All About the 3 P’s of Emotional Resilience: (Tips on How to Build Resilience and Adjust Living an Intentional Life in the New Normal)
After two years of having to live around the circumstances of this pandemic, we cannot deny that we’ve all fallen into a space of fatigue.
💥 How have you been dealing with all the uncertainties?
💥 How have you been working on seeing things in a different perspective?
💥 Are you having a hard time making a system that is good for your wellbeing?
💥 Do you feel like there’s no light at the end of this hell already, that this, too, is how our future is going to be?
At some point, we lost a hobby, a job, and even a member of our family. We all lost two years of our life to this pandemic. Nevertheless, may we never get so tired to the point that it is already ourselves that we’re going to lose here.
This week I spoke with TED speaker and professor of psychology, Dr.
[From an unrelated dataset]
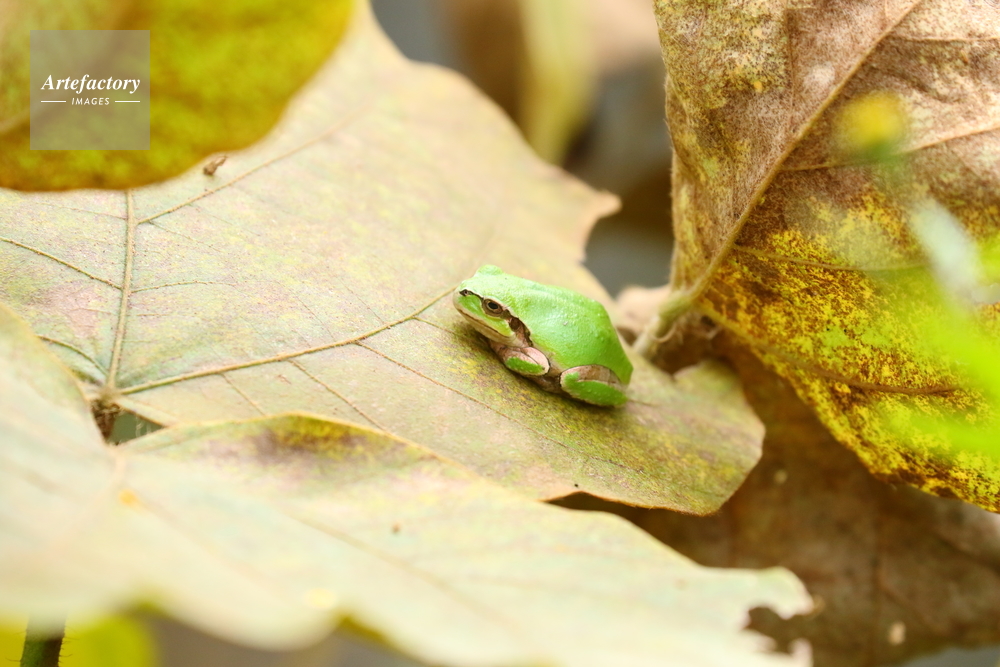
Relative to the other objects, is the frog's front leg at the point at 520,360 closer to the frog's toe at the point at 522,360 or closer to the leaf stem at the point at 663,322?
the frog's toe at the point at 522,360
Samineh Shaheem who shares a strategy she defines as the 3 P’s to help us in our current state and in navigating the invariable stressors in our lives.
First- Don’t Personalize
Whatever we’re going through, try not to only personalize it. There is an element of you, but it’s not only you. When we talk about a global pandemic, we need to have more of a community and non-personalized perspective. This is not a personal narrative; this is a collaborative community.
When we go through an adversity of this scale, it’s very important to be able to put it in the category that it belongs in so it doesn’t become pervasive and impact other areas of our lives.
For example, let’s say I have certain financial difficulties. If I allow that to become pervasive, I might allow it to impact my relationship- it may stop me from feeling like I want to exercise so I start damaging my health, I may make the wrong choices in terms of substance abuse, and so on, I become a little bit more recluse, and I let that particular adversity then impact other areas of my life.
We have a fantastic expression that says, “This, too, shall pass.” and oftentimes, when we are in a particularly difficult situation what happens is our brain fools us into thinking that this is eternal now, and it’s a survival mechanism, right?
We think that, “Oh my goodness, this is going to be my future. This is going to be how I’m going to have to live forever.” And to remind ourselves that, “Look. How many other circumstances similar to this or perhaps challenging in different ways came and went, and I was able to utilize my skill set, my attitude, my thoughts and behaviors to move forward from that.” And it’s important to use that as an anchor.